------ TEXT PROVIDED ------

People often try to get others to like them when initiating and intensifying romances, friendships, and even brief encounters. When they do this they are engaging in affinity seeking.
For decades, scholars interested in relationships focused primarily on static variables associated with liking. For instance, research has long demonstrated that people who share similar attitudes and values like each other more than those who do not. Studies also demonstrate that people are attracted to better-looking individuals. (Of course, there are exceptions to this focus on static variables – ingratiation comes to mind immediately.)
The affinity-seeking construct (Bell & Daly 1984) highlighted a more dynamic and strategic notion suggesting that people intentionally engage in certain behaviors in hopes of engendering liking. For instance, people might systematically highlight their similarity on some attitudes with someone to make the other person see them positively. Or, they might dress up, fix their hair, and even exercise hoping to get another person’s attention (Daly et al. 1983). The key move made in the affinity-seeking construct was emphasizing the strategic intentionality of behaviors that people use to ingratiate themselves to others.

------ RECORDED DATA ------

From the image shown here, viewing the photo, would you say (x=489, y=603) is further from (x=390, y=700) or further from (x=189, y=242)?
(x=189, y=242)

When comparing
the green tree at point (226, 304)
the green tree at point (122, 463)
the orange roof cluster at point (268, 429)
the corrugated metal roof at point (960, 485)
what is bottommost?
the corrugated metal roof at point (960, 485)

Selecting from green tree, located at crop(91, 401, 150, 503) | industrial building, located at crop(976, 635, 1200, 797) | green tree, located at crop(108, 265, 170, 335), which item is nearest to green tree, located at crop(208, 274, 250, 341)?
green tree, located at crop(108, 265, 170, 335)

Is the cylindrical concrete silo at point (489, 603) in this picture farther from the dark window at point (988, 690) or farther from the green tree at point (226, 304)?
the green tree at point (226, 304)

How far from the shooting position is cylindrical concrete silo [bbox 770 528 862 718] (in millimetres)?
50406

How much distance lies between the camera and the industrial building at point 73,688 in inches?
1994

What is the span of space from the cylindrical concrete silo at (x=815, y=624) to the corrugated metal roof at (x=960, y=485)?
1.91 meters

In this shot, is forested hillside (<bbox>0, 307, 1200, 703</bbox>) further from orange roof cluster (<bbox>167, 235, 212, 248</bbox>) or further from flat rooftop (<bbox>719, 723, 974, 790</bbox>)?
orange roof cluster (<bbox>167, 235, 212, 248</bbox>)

------
------ RECORDED DATA ------

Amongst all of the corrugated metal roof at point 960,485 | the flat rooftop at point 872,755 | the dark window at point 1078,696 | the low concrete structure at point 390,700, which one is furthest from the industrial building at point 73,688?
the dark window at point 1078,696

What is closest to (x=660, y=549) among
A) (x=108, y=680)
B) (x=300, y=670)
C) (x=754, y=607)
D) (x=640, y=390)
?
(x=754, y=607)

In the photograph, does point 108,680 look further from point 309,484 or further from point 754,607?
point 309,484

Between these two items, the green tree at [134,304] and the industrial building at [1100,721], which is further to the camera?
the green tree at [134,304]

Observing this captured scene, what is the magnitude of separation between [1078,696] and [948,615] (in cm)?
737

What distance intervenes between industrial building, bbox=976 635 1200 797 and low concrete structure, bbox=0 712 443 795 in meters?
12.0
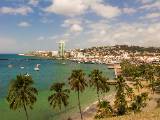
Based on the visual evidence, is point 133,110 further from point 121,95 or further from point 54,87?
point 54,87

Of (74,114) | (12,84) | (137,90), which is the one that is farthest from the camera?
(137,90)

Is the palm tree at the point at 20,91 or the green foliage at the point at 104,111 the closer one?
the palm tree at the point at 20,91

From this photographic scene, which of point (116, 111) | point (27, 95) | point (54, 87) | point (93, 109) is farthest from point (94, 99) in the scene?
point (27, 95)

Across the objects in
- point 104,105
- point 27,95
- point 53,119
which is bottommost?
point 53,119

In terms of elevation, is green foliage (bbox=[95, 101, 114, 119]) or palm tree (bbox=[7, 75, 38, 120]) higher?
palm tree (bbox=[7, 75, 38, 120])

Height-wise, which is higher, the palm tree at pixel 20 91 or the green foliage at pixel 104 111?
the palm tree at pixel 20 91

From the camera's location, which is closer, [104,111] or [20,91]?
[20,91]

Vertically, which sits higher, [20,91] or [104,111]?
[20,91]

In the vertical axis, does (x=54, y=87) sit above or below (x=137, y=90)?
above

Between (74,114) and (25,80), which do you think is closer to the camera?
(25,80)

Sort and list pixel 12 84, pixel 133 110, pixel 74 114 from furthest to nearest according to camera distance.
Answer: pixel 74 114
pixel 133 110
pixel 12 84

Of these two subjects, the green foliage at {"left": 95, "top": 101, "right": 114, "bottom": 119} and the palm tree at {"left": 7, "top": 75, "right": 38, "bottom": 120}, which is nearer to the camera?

------

• SET PROBLEM 1
In the text on affinity seeking, who introduced the affinity-seeking construct, and in what year?
• SET PROBLEM 2
Please rewrite the records from the line with "What distance intervenes" up to and including the line with "Of these two", replacing "green foliage" with "leafy shrub" and leaving everything else unchanged. Omit the pictures.

• WRITTEN REPLY 1
Bell and Daly introduced it in 1984.

• WRITTEN REPLY 2
What distance intervenes between industrial building, bbox=976 635 1200 797 and low concrete structure, bbox=0 712 443 795 in meters?
12.0
Based on the visual evidence, is point 133,110 further from point 121,95 or further from point 54,87?
point 54,87

Of (74,114) | (12,84) | (137,90), which is the one that is farthest from the camera?
(137,90)

Is the palm tree at the point at 20,91 or the leafy shrub at the point at 104,111 the closer one?
the palm tree at the point at 20,91

From this photographic scene, which of point (116, 111) | point (27, 95) | point (54, 87) | point (93, 109) is farthest from point (94, 99) in the scene?
point (27, 95)

Across the objects in
- point 104,105
- point 27,95
- point 53,119
which is bottommost?
point 53,119

In terms of elevation, is leafy shrub (bbox=[95, 101, 114, 119]) or palm tree (bbox=[7, 75, 38, 120]) higher?
palm tree (bbox=[7, 75, 38, 120])

Height-wise, which is higher, the palm tree at pixel 20 91 or the leafy shrub at pixel 104 111?
the palm tree at pixel 20 91

From the camera's location, which is closer, [104,111] or [20,91]?
[20,91]

Vertically, which sits higher, [20,91] or [104,111]?
[20,91]

In the vertical axis, does (x=54, y=87) sit above or below (x=137, y=90)?
above

Between (74,114) and (25,80), which do you think is closer to the camera?
(25,80)

Sort and list pixel 12 84, pixel 133 110, pixel 74 114 from furthest to nearest according to camera distance.
Answer: pixel 74 114
pixel 133 110
pixel 12 84

Of these two subjects, the leafy shrub at {"left": 95, "top": 101, "right": 114, "bottom": 119} and the palm tree at {"left": 7, "top": 75, "right": 38, "bottom": 120}, which is nearer to the camera?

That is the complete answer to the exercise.